Your tank looks great! It looks like you have come a long way from your fist pics. You ought to get about 3 or 4 more hatchets for company. One thing I would watch for, with your female betta is her eating your shrimp. When I used to keep one in my 55, it would eat the ghost shrimp I put in there. I love your horseface loach! Someday I would like to have 10 or so of them in a tank.


----------



## organic sideburns (Dec 22, 2005)

i almost overstocked right now with the new 3 fish i added. thanks for the warning on the betta eating shrimp. ive got a dozen or more ghost shrimp in my tank and the betta never showed any interest in them.


----------



## organic sideburns (Dec 22, 2005)

haha well i tweaked my scape a good bit last night. i went in thinking im just going to do a 40% water change and maybe move some ferns around. i ended up spending about 2.5 hours. i took out all my narrow leave ferns and all my java ferns. there was a peice of driftwood under the mass of ferns so i took that out and its seeding my 12 gallon to help it cycle. neways, i took a picture of all the ferns layed out. ill post those pics tonight. so after all the ferns were taken out, i rearranged the manzanita branches and i like this layout sooo much better. after i placed the branches how i wanted, i added the narrow leave ferns. it was much easier to scape when the wood is already in place. i really like how the narrow ferns look now. they are closer together and all the same height and just look cleaner which is wat i was going for! i then added the java ferns back into the tank. i gathered 4 of my tallest ferns and added them at the back of the tank, next to the narrow ferns. it adds great contrast. the other ferns i just placed in lil areas where i cud fit them. all in all it looks even better and i will post pics tonight.

on a side note, the power went on and off real quick 2 days ago and i think it broke my filter somehow. i tried emptying the filter, checking everything is secured etc, refilling it, and turning it on and i can hear the motor but it doesnt suck up any water. also, when i did the 40% water change i added new water almost to the brim of the tank and this morning my mom found my lone african clawed frog in the next guest room across the hallway. i scooped him up and hes in a bucket cuz i have been wanting to return him for weeks but cud never catch him. very happy that he jumped out! i have pics of this incident as well.

Raw data =>
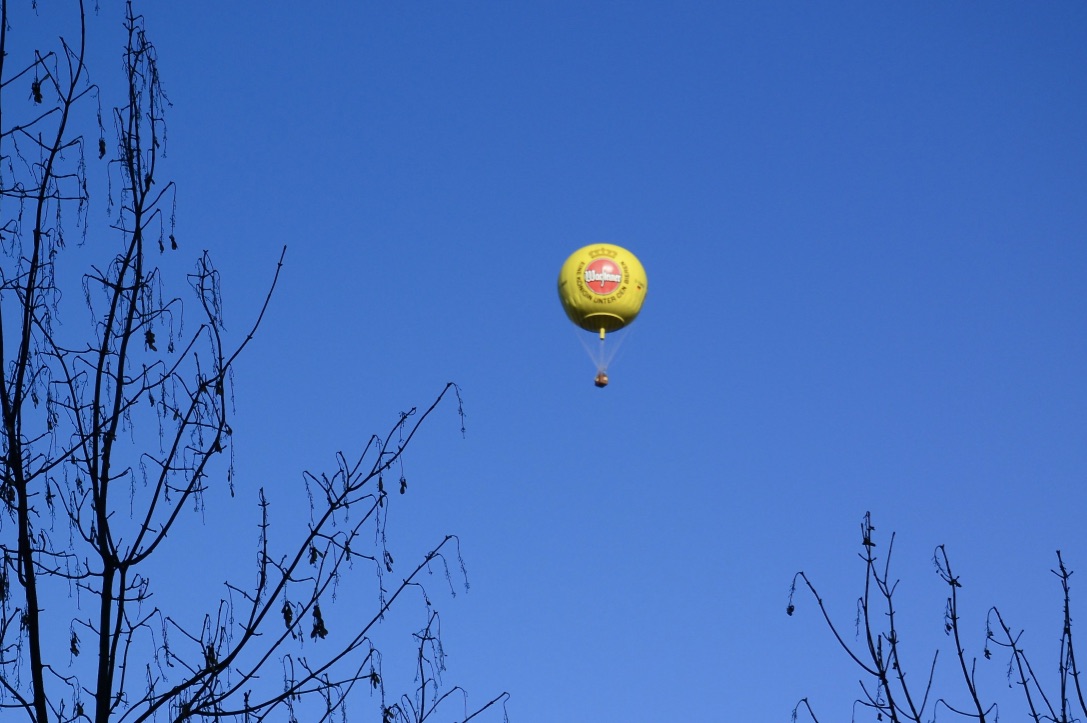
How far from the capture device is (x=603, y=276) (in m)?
29.7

Problems =>
• a. Decide whether each statement agrees with the aquarium thread. Answer yes or no for each, and quote the deciding words. (i) The owner performed a 40% water change. (ii) The female betta has been eating the owner's ghost shrimp. (iii) The driftwood taken from under the ferns is being used to seed a 12 gallon tank.
• b. According to the aquarium thread, where was the African clawed frog found after it left the tank?
The listing above comes from a separate source and is unrelated to the aquarium thread.

Results in order =>
• a.
(i) Yes: "when i did the 40% water change"
(ii) No: "the betta never showed any interest in them."
(iii) Yes: "its seeding my 12 gallon to help it cycle"

• b. It was found in the next guest room across the hallway.